What is the problem or goal the end user is trying to solve or accomplish?
Users need to author SQL/Jinja that behaves correctly across dashboards where the time grain can change (e.g., day/week/month/quarter). For cumulative time series and other grain-sensitive calculations, they need a reliable way to truncate a temporal column to the currently selected time_grain (or a provided grain), without hand-coding per-engine logic. Today, switching the dashboard/native time grain breaks or misaligns custom queries unless users maintain complex if/else mappings and engine conditionals.
How are they solving it currently?
Writing verbose if/elif Jinja blocks mapping the current time_grain to a trunc function for each supported database (Postgres DATE_TRUNC, Snowflake DATE_TRUNC, BigQuery *_TRUNC, ClickHouse toStartOf*, Oracle TRUNC, etc.).
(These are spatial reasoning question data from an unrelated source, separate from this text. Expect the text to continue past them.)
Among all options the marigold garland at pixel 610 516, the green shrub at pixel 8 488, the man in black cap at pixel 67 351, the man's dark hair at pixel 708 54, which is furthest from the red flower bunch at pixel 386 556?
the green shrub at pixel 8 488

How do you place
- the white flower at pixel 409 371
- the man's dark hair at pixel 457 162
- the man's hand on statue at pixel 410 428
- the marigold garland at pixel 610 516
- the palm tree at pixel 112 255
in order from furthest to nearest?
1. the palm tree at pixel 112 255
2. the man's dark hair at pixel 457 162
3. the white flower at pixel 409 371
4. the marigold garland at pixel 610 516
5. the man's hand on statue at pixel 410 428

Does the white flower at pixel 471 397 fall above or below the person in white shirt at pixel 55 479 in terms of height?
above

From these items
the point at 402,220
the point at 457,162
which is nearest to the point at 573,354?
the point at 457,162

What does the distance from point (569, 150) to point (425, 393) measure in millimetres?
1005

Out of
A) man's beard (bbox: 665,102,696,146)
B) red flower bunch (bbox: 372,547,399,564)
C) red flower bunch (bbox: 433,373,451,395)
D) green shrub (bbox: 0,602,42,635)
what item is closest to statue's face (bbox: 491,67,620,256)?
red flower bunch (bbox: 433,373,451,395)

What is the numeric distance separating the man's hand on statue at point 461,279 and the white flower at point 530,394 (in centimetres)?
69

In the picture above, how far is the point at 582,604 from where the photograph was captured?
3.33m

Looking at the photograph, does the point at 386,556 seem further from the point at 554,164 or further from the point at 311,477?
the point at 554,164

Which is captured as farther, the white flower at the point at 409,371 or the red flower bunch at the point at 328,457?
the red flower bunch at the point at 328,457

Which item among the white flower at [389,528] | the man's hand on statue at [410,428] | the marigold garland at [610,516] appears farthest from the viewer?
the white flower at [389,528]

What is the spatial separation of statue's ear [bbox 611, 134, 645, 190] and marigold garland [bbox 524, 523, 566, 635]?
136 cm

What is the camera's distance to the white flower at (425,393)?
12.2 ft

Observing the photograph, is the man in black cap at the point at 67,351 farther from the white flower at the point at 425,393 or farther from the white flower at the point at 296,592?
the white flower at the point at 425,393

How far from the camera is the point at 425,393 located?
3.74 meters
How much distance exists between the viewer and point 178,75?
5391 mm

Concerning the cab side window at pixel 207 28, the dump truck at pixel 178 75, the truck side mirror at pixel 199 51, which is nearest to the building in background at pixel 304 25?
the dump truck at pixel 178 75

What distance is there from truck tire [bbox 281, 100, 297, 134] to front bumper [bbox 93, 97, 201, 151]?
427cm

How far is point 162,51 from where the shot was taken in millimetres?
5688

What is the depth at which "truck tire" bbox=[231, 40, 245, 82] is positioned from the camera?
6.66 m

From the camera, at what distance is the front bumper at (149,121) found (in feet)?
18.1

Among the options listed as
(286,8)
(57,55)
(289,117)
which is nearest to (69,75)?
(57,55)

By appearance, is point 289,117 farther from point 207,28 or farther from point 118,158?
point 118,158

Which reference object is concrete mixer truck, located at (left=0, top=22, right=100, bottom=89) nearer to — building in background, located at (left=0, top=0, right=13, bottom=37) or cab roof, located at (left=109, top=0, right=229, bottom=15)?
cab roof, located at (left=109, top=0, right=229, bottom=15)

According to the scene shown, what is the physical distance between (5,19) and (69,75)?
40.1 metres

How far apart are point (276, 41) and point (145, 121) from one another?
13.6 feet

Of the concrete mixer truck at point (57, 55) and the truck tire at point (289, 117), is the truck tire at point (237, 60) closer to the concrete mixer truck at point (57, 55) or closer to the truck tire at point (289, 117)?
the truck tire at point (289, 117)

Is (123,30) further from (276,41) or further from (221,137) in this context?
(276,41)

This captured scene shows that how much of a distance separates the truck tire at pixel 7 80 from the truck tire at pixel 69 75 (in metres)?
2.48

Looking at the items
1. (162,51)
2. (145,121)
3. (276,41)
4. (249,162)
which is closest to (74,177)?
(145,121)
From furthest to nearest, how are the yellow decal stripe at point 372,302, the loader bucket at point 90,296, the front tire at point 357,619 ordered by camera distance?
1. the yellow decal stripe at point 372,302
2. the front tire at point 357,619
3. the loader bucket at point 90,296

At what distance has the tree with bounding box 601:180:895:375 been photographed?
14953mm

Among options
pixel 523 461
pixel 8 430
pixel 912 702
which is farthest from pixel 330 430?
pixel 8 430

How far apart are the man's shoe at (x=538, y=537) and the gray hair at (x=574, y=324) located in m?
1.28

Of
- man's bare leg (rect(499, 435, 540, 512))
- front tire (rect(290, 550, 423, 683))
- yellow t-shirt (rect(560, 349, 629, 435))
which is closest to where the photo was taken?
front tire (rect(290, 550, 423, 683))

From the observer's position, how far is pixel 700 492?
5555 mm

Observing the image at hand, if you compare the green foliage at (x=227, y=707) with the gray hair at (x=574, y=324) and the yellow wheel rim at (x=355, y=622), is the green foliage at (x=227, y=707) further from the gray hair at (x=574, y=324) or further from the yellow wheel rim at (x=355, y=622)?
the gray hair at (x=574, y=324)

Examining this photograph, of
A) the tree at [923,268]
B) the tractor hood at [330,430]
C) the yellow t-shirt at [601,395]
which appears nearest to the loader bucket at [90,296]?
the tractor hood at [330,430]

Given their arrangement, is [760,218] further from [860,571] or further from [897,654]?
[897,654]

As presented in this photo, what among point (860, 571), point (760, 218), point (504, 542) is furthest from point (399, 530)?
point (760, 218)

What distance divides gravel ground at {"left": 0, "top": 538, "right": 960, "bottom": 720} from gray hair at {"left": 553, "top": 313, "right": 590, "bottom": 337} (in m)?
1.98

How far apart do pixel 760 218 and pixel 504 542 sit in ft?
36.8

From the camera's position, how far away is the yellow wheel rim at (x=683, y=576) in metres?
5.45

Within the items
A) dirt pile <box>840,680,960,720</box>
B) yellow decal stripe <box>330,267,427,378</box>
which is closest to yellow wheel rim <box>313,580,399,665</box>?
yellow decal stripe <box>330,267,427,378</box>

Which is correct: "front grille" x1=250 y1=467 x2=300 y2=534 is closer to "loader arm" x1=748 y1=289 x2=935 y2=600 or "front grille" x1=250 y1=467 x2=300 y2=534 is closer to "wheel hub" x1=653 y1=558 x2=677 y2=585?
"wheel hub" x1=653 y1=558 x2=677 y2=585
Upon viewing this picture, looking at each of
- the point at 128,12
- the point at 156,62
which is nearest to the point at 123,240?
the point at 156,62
In some cases, duplicating logic in multiple datasets/charts and hard-coding the grain, which is brittle and hard to maintain.
Relying on outer query re-grouping done by the visualization (which doesn’t help when the inner query itself needs grain-aware logic, e.g., cumulative sums, window frames, or derived period keys).
What is the recommended solution by the Customer?
Add a first-class Jinja macro (e.g., {{ grain_trunc(column, grain=None, tz=None) }}) that returns a dialect-correct truncation expression for the current engine:
Behavior
If grain is omitted, use the dashboard/native time grain currently applied.
Accept a column/expression (e.g., events.event_time) and optional tz for engines that support timezone-aware truncation.
Return the correct SQL snippet per DB engine using existing db_engine_spec time-grain mappings (e.g.,
Postgres: DATE_TRUNC('week', column)
Snowflake: DATE_TRUNC('week', column)
BigQuery: TIMESTAMP_TRUNC(column, WEEK) / DATE_TRUNC(column, WEEK) depending on type
ClickHouse: toStartOfWeek(column) / toStartOfMonth(column)
Oracle: TRUNC(column, 'IW'|'MM'|'Q'|'YYYY')
MySQL: DATE_FORMAT(...) or TIMESTAMP(...) equivalents)
Handle week-start conventions (ISO week vs Sunday/Monday) consistent with Superset’s existing time-grain semantics.
Validate/normalize unsupported grains with a clear error message.
Developer ergonomics
Expose a companion helper to return the label for the trunc grain (e.g., {{ grain_label(grain=None) }}) when building GROUP BY 1 style queries and readable aliases.
Optionally: a convenience macro for cumulative windows that respects the current grain, e.g.,{{ cumulative_sum(expr='sum(val)', order_by=grain_trunc('ts')) }} that expands to the appropriate SUM(...) OVER (PARTITION BY ... ORDER BY grain_trunc(...)) frame per engine.